*Materials provided*:
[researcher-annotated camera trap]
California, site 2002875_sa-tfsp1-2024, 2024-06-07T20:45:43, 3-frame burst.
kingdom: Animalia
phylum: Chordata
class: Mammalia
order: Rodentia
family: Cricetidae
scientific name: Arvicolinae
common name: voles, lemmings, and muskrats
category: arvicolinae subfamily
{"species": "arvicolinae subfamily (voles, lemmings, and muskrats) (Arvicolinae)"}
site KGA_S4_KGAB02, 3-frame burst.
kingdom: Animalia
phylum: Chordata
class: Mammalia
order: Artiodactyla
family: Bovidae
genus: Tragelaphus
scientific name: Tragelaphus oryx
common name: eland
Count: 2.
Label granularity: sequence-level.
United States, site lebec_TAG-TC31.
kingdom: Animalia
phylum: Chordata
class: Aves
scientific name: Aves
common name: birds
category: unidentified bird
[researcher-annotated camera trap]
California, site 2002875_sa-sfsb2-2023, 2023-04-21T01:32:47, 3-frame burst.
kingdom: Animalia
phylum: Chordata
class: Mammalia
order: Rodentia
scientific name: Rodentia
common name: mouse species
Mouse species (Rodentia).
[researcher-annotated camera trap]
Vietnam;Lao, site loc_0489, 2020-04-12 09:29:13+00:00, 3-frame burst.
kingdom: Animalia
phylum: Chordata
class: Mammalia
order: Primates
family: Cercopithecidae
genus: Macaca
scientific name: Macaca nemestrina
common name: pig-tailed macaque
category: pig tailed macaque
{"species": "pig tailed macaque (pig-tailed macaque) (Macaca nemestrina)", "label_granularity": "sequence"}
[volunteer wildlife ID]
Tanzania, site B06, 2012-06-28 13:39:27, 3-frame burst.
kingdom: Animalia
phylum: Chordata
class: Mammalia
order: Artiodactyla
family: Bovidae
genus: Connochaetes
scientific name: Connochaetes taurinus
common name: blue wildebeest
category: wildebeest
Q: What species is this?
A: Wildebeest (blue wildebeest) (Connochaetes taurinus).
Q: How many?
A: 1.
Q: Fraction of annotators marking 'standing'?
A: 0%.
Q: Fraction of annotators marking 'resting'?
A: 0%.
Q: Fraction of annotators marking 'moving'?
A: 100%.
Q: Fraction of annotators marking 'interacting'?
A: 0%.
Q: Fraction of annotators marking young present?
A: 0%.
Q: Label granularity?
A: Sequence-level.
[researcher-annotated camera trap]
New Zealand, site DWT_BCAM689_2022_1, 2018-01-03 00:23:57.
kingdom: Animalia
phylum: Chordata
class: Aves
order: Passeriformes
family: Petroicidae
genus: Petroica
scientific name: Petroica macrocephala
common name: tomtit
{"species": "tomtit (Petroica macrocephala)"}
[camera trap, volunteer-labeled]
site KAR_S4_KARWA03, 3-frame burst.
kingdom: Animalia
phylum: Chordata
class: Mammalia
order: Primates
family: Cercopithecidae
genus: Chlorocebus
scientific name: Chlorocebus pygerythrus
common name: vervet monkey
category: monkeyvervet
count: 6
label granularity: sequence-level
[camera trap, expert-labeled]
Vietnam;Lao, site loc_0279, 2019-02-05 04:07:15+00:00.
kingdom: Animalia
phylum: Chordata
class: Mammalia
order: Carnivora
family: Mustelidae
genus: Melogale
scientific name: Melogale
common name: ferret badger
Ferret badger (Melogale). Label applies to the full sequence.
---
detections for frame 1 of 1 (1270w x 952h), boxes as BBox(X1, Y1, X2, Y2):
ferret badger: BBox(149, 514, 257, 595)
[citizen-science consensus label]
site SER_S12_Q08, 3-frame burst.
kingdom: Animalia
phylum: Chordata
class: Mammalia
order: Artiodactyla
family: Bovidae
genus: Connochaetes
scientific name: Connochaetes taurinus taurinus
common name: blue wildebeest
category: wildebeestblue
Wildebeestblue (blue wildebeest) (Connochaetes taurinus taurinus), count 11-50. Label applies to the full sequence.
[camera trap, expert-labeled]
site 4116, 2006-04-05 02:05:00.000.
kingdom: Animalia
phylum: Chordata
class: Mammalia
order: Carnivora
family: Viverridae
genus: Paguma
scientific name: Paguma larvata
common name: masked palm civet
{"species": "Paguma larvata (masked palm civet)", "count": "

*Work to complete*: Leave out every line above except those from the line with "Q: Fraction of annotators marking young" up to and including the line with "genus: Paguma", and copy those exactly.

*Finished task*:
Q: Fraction of annotators marking young present?
A: 0%.
Q: Label granularity?
A: Sequence-level.
[researcher-annotated camera trap]
New Zealand, site DWT_BCAM689_2022_1, 2018-01-03 00:23:57.
kingdom: Animalia
phylum: Chordata
class: Aves
order: Passeriformes
family: Petroicidae
genus: Petroica
scientific name: Petroica macrocephala
common name: tomtit
{"species": "tomtit (Petroica macrocephala)"}
[camera trap, volunteer-labeled]
site KAR_S4_KARWA03, 3-frame burst.
kingdom: Animalia
phylum: Chordata
class: Mammalia
order: Primates
family: Cercopithecidae
genus: Chlorocebus
scientific name: Chlorocebus pygerythrus
common name: vervet monkey
category: monkeyvervet
count: 6
label granularity: sequence-level
[camera trap, expert-labeled]
Vietnam;Lao, site loc_0279, 2019-02-05 04:07:15+00:00.
kingdom: Animalia
phylum: Chordata
class: Mammalia
order: Carnivora
family: Mustelidae
genus: Melogale
scientific name: Melogale
common name: ferret badger
Ferret badger (Melogale). Label applies to the full sequence.
---
detections for frame 1 of 1 (1270w x 952h), boxes as BBox(X1, Y1, X2, Y2):
ferret badger: BBox(149, 514, 257, 595)
[citizen-science consensus label]
site SER_S12_Q08, 3-frame burst.
kingdom: Animalia
phylum: Chordata
class: Mammalia
order: Artiodactyla
family: Bovidae
genus: Connochaetes
scientific name: Connochaetes taurinus taurinus
common name: blue wildebeest
category: wildebeestblue
Wildebeestblue (blue wildebeest) (Connochaetes taurinus taurinus), count 11-50. Label applies to the full sequence.
[camera trap, expert-labeled]
site 4116, 2006-04-05 02:05:00.000.
kingdom: Animalia
phylum: Chordata
class: Mammalia
order: Carnivora
family: Viverridae
genus: Paguma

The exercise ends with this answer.